Claudio Ricci, il dimissionario sindaco di Assisi, propone su scala nazionale il modello di un forte centro moderato alleato con la destra sociale

Claudio Ricci

Claudio Ricci

“Se dopo l’estate non si gettano le basi per creare qualcosa di serio e incisivo che nel giro di 6-12 mesi possa emergere come reale contrapposizione al Pd di Renzi, la strada per il centrodestra sarà molto più in salita anche se le elezioni politiche del 2018 sembrano lontane”. Parola di Claudio Ricci, l’uomo che in Umbria ha sfiorato l’impresa storica (“un risultato quasi miracoloso” dice) facendo traballare la roccaforte rossa del governo regionale. L’ormai ex sindaco di Assisi (lascerà l’incarico appena proclamato consigliere regionale) con il suo 39,27% è arrivato a un soffio (appena 3,51 punti percentuali di distanza, poco più di 13mila voti) da Catiuscia Marini, la governatrice  del Pd fresca di riconferma. Ricci è comunque riuscito a ridurre al minimo un distacco tra centrosinistra e centrodestra che in Umbria nel 2010 era di una ventina di punti, che salgono addirittura a 30 se si guarda al 2005.

Certo, se qualche elettore in più si fosse recato alle urne (affluenza al 55,42%), forse a giovarne sarebbe stata proprio la coalizione di centrodestra. Che pure, hanno protestato più volte dallo staff di Ricci, ha dovuto scendere in campo misurandosi con una legge elettorale scritta su misura per il Pd di governo. Tuttavia, quanto accaduto in Umbria secondo Ricci può rappresentare una buona base di partenza per il centrodestra italiano. “Occorre agire velocemente – dice – a meno che non si voglia lasciare questo Paese in mano al centrosinistra ancora per lunghissimi anni. In politica, come nelle imprese, va posizionato il prodotto e vince chi lo fa in maniera più rapida ed efficace.

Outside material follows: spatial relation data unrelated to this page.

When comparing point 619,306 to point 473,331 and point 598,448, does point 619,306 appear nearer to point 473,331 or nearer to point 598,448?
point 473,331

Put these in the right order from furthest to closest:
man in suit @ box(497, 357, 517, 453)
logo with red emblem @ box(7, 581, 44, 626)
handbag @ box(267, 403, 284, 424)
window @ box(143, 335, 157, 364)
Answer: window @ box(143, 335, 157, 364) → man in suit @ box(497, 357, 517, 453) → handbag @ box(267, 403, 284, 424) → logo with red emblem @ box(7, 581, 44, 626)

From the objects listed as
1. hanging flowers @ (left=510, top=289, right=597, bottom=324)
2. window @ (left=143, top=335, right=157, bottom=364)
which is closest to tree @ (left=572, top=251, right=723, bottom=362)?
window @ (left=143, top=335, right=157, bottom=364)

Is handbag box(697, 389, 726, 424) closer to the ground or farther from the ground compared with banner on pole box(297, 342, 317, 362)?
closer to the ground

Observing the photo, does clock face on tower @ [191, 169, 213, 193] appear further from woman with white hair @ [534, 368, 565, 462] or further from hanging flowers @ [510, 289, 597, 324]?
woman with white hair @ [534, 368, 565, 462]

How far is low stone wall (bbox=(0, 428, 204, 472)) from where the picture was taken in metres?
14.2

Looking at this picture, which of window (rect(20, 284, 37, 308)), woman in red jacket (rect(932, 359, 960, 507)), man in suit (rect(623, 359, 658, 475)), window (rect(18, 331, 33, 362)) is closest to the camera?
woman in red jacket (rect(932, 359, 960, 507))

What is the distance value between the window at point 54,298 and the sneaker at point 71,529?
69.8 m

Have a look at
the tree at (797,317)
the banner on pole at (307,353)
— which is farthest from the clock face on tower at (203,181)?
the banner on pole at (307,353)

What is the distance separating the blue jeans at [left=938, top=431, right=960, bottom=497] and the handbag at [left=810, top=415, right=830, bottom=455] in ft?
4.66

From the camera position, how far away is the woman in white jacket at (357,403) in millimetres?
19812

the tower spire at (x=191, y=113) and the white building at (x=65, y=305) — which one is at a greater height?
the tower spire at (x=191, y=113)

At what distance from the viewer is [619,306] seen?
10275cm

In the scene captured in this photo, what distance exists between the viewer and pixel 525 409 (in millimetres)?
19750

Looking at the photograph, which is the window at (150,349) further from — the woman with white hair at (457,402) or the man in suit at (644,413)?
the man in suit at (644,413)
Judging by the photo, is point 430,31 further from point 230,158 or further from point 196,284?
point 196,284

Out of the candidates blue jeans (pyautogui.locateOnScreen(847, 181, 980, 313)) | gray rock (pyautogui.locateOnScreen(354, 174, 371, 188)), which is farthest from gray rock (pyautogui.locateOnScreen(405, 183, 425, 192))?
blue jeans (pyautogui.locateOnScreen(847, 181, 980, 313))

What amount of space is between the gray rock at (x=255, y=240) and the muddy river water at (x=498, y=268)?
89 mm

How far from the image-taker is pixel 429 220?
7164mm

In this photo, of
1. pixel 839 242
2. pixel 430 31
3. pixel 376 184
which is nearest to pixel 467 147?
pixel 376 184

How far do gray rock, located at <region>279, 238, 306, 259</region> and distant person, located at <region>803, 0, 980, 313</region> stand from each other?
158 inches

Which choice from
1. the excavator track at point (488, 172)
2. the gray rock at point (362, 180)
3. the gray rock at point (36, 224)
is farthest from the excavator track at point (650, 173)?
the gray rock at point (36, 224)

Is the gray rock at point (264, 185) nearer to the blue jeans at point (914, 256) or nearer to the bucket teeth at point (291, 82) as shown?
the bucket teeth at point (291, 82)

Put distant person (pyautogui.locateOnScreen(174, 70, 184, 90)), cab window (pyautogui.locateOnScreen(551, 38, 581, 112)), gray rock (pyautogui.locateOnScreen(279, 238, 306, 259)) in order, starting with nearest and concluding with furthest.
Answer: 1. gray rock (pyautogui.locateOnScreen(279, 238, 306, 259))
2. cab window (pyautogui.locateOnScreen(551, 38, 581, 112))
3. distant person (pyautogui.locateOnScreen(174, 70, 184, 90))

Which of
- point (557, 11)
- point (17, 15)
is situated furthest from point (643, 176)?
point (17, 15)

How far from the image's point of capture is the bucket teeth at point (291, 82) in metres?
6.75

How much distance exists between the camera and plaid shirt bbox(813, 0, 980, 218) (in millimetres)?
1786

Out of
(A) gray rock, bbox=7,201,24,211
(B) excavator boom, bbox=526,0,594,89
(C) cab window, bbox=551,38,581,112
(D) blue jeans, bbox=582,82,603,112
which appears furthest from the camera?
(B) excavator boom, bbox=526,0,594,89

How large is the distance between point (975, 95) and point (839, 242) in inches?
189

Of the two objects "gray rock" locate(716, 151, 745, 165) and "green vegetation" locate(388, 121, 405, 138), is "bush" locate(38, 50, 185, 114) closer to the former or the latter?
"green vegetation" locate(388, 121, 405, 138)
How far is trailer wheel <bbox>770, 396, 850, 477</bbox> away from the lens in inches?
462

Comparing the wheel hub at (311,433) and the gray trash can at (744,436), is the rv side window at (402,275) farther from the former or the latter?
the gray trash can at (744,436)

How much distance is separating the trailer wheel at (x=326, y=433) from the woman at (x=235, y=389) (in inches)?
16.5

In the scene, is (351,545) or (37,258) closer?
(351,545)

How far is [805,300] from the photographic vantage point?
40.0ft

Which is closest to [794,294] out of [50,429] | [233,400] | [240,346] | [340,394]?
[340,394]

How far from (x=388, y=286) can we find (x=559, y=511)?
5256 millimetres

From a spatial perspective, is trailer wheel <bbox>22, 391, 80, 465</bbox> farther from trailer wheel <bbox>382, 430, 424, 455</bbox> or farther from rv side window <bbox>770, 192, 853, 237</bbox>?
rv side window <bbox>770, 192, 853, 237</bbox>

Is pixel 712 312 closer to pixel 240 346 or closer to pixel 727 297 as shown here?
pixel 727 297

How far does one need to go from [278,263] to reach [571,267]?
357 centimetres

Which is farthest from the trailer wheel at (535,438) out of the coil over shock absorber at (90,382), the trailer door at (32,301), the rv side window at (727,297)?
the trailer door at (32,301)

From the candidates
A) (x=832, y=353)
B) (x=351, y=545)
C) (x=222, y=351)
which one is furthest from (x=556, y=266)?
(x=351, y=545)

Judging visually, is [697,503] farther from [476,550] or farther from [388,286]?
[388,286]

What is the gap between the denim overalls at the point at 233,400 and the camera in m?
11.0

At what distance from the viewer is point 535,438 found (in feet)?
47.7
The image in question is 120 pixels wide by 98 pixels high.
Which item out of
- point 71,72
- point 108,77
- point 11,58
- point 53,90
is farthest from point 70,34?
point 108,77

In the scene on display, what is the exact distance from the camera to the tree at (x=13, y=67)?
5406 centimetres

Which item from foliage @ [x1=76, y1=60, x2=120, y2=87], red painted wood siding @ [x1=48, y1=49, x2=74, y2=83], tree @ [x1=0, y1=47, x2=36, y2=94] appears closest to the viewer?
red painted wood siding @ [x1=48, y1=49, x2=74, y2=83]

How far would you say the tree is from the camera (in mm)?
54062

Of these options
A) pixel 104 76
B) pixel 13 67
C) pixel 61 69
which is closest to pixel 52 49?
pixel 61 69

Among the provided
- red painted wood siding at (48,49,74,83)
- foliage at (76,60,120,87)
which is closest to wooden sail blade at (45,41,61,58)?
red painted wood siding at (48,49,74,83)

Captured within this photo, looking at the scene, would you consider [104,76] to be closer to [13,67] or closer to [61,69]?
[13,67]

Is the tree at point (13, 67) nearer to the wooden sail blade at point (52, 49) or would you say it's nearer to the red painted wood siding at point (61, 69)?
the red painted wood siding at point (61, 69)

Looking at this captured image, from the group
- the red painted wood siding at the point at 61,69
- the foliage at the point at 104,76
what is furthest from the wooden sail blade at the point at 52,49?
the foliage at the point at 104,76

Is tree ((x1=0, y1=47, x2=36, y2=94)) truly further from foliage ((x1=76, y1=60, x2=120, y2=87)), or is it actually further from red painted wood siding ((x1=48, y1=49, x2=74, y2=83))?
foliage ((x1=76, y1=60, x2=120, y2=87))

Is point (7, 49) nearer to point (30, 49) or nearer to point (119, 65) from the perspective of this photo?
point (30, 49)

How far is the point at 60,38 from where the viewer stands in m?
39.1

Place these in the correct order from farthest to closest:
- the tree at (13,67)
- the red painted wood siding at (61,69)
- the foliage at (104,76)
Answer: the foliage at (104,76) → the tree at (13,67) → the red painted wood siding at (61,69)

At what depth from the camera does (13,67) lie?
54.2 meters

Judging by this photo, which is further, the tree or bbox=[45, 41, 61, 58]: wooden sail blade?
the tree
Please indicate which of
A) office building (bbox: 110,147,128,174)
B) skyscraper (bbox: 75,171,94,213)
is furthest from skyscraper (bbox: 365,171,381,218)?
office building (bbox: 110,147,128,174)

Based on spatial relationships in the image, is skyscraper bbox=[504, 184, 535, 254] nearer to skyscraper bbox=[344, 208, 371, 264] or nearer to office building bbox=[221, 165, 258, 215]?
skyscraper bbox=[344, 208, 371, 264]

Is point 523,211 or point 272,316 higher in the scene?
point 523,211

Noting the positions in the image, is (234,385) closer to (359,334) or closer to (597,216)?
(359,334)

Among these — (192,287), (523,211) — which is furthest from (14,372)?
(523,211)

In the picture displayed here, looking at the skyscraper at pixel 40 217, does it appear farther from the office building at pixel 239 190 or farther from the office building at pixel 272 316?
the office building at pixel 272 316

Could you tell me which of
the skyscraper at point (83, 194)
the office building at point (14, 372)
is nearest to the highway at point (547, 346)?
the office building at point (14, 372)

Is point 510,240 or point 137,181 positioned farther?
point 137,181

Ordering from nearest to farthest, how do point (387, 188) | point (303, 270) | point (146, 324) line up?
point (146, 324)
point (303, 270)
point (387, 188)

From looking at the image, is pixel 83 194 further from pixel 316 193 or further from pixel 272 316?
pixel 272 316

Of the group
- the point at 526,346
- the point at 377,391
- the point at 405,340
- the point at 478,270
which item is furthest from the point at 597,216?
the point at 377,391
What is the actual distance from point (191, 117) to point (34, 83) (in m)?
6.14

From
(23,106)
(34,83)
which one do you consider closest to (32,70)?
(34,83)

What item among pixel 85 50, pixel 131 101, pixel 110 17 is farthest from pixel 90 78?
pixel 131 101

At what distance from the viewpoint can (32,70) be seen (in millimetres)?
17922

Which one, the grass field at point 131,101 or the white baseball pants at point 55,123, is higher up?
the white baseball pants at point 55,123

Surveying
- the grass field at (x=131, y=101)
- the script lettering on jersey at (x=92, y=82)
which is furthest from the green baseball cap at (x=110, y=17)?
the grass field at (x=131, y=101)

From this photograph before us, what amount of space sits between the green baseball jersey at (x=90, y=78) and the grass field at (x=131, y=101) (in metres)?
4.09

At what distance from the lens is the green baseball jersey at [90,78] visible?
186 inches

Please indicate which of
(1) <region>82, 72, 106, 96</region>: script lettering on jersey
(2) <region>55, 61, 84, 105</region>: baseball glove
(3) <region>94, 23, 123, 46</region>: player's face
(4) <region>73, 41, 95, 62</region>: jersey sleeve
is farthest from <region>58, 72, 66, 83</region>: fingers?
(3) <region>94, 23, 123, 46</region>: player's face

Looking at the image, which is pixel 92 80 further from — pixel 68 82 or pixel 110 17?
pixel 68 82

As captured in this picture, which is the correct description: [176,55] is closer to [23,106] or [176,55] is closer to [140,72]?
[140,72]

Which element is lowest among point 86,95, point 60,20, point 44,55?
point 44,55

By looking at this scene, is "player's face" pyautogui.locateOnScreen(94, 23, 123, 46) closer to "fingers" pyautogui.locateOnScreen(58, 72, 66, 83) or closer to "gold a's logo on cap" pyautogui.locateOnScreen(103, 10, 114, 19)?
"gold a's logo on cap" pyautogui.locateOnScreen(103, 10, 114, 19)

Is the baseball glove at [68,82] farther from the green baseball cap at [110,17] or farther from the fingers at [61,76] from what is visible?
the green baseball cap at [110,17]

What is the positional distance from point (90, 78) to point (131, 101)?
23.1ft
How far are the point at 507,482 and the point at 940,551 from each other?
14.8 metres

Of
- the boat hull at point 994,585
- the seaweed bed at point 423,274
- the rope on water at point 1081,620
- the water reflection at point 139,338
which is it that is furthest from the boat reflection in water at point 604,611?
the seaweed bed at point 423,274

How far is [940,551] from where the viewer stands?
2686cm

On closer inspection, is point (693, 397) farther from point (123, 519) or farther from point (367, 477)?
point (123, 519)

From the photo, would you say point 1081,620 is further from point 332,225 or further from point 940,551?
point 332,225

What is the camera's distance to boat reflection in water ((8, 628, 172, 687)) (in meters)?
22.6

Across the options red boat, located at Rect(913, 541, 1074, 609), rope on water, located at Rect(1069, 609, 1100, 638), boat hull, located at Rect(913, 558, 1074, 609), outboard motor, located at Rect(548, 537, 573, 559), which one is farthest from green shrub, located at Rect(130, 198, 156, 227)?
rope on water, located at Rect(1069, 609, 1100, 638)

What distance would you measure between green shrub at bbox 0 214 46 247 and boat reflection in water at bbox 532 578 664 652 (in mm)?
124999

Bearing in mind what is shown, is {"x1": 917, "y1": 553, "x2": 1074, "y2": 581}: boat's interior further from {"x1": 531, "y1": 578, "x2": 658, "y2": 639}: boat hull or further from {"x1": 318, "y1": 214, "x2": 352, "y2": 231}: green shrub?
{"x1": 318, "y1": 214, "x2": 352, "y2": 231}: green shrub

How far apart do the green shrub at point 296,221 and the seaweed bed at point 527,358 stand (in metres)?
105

Pertanto, fin dalle prossime settimane si deve iniziare quel processo per la costituzione del partito unico dei moderati italiani all’interno di un quadro di popolarismo europeo”. Secondo Ricci “va ricostituito un forte centro moderato accanto al quale può trovare spazio una destra sociale oggi rappresentata dalla Lega Nord e da Fratelli d’Italia, due blocchi che secondo un modello alla francese possono presentarsi alle elezioni con un unico cartello”.